Algorithm For Ranking Items

Krzysztof Czelusniak picture Krzysztof Czelusniak · Jan 5, 2011 · Viewed 28k times · Source

I have a list of 6500 items that I would like to trade or invest in. (Not for real money, but for a certain game.) Each item has 5 numbers that will be used to rank it among the others.

Total quantity of item traded per day: The higher this number, the better.

The Donchian Channel of the item over the last 5 days: The higher this number, the better.

The median spread of the price: The lower this number, the better.

The spread of the 20 day moving average for the item: The lower this number, the better.

The spread of the 5 day moving average for the item: The higher this number, the better.

All 5 numbers have the same 'weight', or in other words, they should all affect the final number in the with the same worth or value.

At the moment, I just multiply all 5 numbers for each item, but it doesn't rank the items the way I would them to be ranked.

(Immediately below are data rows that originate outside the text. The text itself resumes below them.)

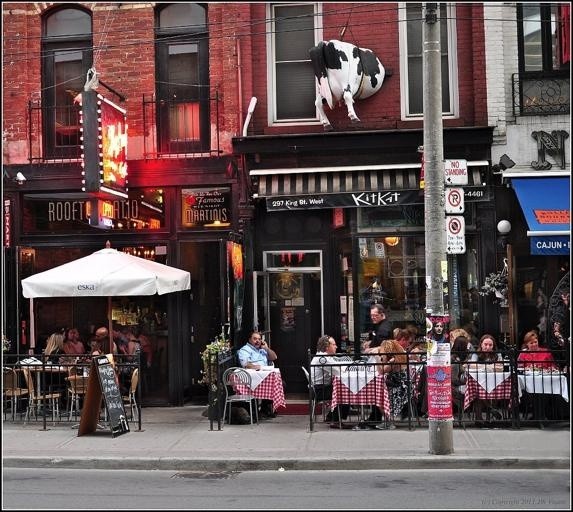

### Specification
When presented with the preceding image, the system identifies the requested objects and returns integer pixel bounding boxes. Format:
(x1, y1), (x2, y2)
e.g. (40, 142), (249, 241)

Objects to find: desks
(464, 371), (568, 430)
(230, 366), (281, 420)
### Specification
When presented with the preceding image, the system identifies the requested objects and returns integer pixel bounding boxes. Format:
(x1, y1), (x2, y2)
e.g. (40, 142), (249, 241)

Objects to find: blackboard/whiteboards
(94, 355), (128, 428)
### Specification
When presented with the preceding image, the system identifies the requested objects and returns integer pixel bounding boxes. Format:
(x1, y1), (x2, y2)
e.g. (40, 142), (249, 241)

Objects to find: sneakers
(324, 417), (396, 431)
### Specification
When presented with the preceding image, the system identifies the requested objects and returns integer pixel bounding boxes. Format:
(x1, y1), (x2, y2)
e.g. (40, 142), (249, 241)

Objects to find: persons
(432, 320), (448, 343)
(38, 326), (154, 422)
(362, 303), (393, 427)
(360, 325), (570, 426)
(238, 330), (279, 419)
(308, 334), (351, 429)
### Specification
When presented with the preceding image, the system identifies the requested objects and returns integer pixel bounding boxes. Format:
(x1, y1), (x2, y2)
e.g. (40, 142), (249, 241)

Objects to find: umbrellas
(20, 238), (193, 353)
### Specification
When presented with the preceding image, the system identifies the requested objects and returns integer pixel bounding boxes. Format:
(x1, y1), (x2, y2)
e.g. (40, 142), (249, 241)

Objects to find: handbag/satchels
(16, 355), (43, 369)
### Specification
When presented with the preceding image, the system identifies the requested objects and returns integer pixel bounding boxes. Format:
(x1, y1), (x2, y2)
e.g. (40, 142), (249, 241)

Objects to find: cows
(308, 39), (386, 132)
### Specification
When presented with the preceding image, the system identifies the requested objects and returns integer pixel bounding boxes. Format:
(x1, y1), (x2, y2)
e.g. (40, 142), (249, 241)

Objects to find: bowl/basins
(263, 366), (274, 371)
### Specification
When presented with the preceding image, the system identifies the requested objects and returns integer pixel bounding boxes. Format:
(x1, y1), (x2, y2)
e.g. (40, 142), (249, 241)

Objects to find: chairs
(221, 367), (259, 429)
(3, 367), (139, 428)
(301, 362), (425, 432)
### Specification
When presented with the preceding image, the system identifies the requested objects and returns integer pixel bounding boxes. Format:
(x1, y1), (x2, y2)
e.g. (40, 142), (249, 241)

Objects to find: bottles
(504, 356), (510, 372)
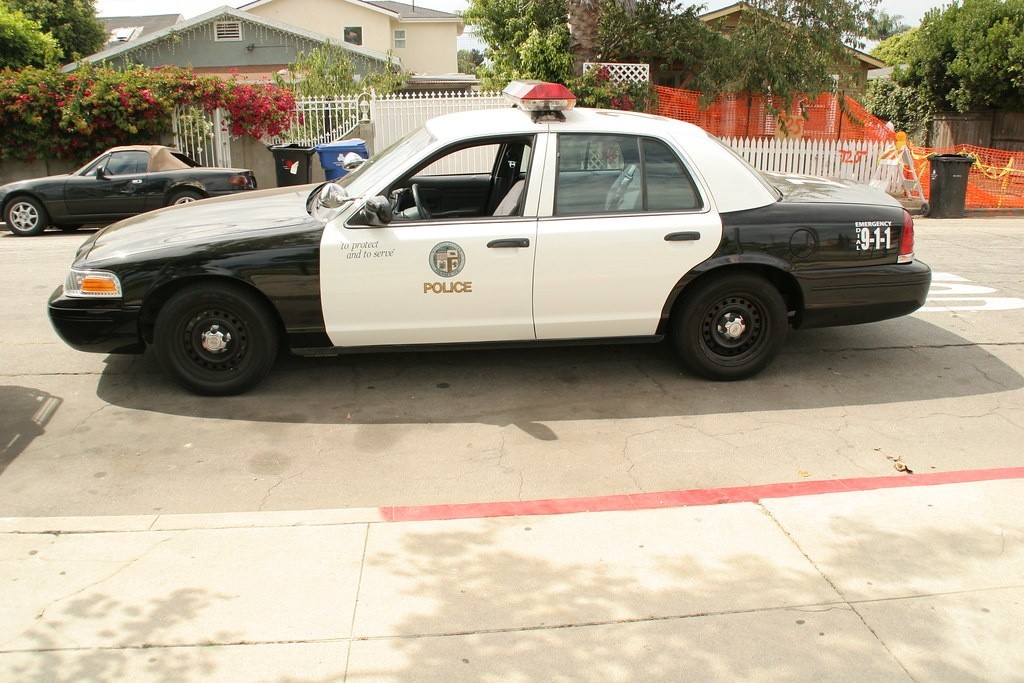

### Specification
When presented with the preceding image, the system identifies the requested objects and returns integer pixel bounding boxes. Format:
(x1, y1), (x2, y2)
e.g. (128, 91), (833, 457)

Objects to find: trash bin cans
(314, 138), (370, 181)
(266, 143), (317, 187)
(920, 154), (976, 218)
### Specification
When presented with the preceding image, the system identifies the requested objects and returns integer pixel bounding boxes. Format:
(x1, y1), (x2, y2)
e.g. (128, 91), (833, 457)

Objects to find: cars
(45, 81), (932, 396)
(0, 145), (260, 236)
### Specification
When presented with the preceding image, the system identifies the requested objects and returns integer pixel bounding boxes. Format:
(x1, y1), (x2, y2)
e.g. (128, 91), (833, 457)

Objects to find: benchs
(605, 163), (694, 210)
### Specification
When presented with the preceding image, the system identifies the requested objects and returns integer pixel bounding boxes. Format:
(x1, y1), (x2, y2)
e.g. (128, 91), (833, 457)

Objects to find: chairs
(431, 142), (525, 220)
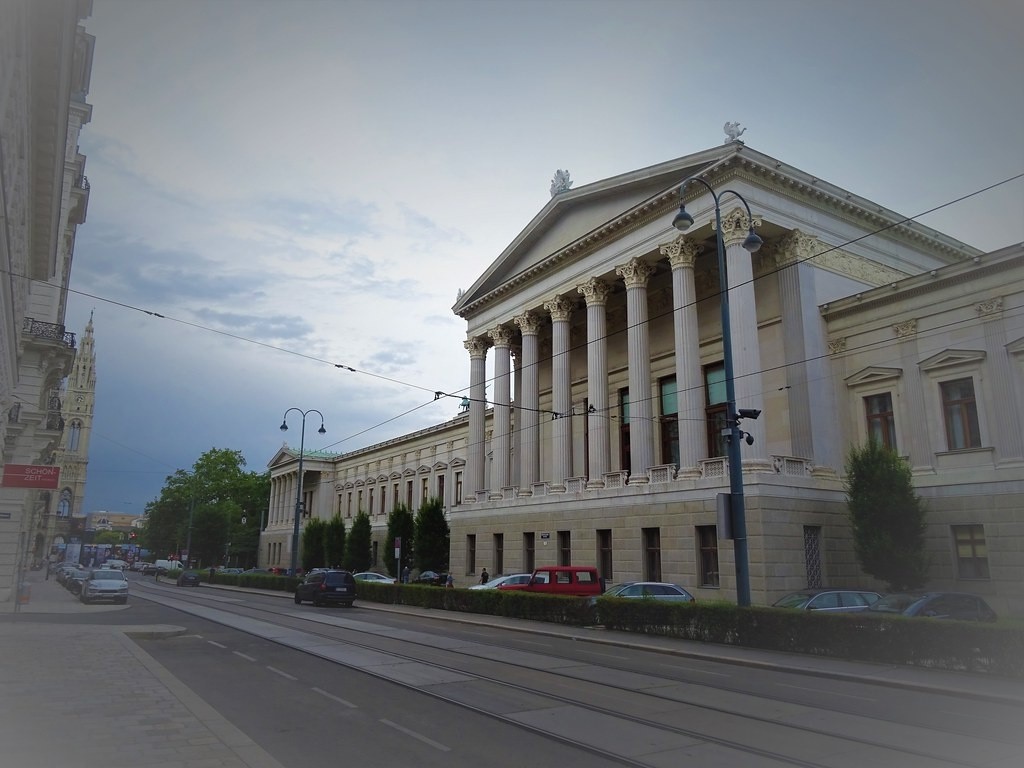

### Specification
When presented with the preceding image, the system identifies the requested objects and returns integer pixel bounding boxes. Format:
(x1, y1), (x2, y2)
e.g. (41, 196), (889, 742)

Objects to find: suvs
(295, 570), (358, 608)
(497, 566), (606, 596)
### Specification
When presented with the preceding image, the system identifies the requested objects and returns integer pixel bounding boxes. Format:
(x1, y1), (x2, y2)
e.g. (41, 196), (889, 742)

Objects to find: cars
(221, 569), (242, 574)
(240, 569), (270, 574)
(772, 588), (888, 612)
(177, 573), (200, 587)
(468, 574), (549, 590)
(353, 572), (398, 584)
(49, 562), (90, 591)
(861, 592), (999, 622)
(588, 582), (695, 625)
(81, 570), (129, 605)
(412, 570), (448, 586)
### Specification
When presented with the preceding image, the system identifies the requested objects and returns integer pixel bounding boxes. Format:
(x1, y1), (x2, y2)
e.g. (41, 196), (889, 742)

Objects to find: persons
(82, 577), (90, 604)
(154, 568), (161, 586)
(446, 571), (455, 588)
(479, 567), (489, 585)
(208, 564), (216, 584)
(403, 566), (410, 584)
(344, 568), (359, 608)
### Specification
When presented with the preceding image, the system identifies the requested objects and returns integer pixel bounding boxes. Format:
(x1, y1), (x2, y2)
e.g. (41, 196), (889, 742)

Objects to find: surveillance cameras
(745, 436), (754, 445)
(739, 408), (762, 419)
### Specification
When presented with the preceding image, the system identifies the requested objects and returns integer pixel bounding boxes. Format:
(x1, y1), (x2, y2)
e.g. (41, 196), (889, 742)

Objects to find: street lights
(672, 177), (765, 608)
(280, 408), (327, 575)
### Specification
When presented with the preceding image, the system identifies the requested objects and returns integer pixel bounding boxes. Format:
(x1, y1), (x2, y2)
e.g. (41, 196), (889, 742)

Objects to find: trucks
(155, 560), (184, 570)
(106, 560), (130, 570)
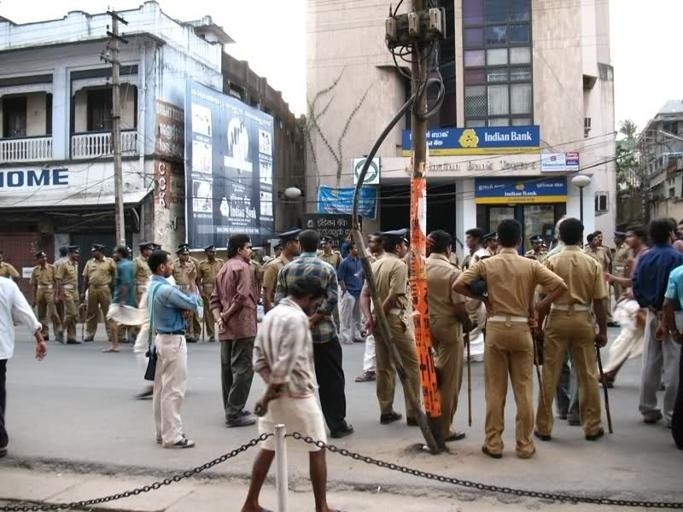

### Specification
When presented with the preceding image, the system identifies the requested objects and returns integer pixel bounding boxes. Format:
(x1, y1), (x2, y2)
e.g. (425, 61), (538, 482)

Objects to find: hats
(381, 228), (409, 244)
(274, 243), (283, 250)
(615, 232), (626, 239)
(33, 243), (216, 258)
(483, 232), (498, 240)
(529, 234), (544, 243)
(320, 236), (332, 244)
(277, 228), (302, 240)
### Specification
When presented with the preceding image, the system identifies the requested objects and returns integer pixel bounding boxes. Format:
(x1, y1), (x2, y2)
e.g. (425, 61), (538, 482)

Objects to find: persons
(262, 230), (354, 438)
(337, 213), (683, 460)
(0, 274), (50, 458)
(135, 250), (199, 447)
(32, 233), (342, 351)
(208, 234), (256, 426)
(0, 252), (22, 285)
(235, 273), (340, 511)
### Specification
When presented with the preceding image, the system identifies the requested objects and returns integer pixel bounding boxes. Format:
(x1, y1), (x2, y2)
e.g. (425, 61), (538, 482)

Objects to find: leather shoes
(43, 335), (215, 352)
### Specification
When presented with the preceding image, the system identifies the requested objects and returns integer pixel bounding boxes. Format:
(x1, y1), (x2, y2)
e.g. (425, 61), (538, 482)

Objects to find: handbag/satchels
(144, 347), (158, 380)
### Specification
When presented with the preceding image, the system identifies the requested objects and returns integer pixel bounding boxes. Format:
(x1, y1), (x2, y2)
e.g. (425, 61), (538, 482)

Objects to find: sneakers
(166, 437), (194, 447)
(135, 386), (154, 398)
(157, 433), (185, 444)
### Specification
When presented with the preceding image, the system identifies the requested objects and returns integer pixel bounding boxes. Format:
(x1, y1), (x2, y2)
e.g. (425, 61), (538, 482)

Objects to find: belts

I just want to combine all 5 numbers into a weighted number that I can use to rank all 6500 items, but I'm unsure of how to do this correctly or mathematically.

Note: The total quantity of the item traded per day and the donchian channel are numbers that are much higher then the spreads, which are more of percentage type numbers. This is probably the reason why multiplying them all together didn't work for me; the quantity traded per day and the donchian channel had a much bigger role in the final number.

Answer

Nick Fortescue picture Nick Fortescue · Jan 5, 2011

The reason people are having trouble answering this question is we have no way of comparing two different "attributes". If there were just two attributes, say quantity traded and median price spread, would (20million,50%) be worse or better than (100,1%)? Only you can decide this.

Converting everything into the same size numbers could help, this is what is known as "normalisation". A good way of doing this is the z-score which Prasad mentions. This is a statistical concept, looking at how the quantity varies. You need to make some assumptions about the statistical distributions of your numbers to use this.

Things like spreads are probably normally distributed - shaped like a normal distribution. For these, as Prasad says, take z(spread) = (spread-mean(spreads))/standardDeviation(spreads).

Things like the quantity traded might be a Power law distribution. For these you might want to take the log() before calculating the mean and sd. That is the z score is z(qty) = (log(qty)-mean(log(quantities)))/sd(log(quantities)).

Then just add up the z-score for each attribute.

To do this for each attribute you will need to have an idea of its distribution. You could guess but the best way is plot a graph and have a look. You might also want to plot graphs on log scales. See wikipedia for a long list.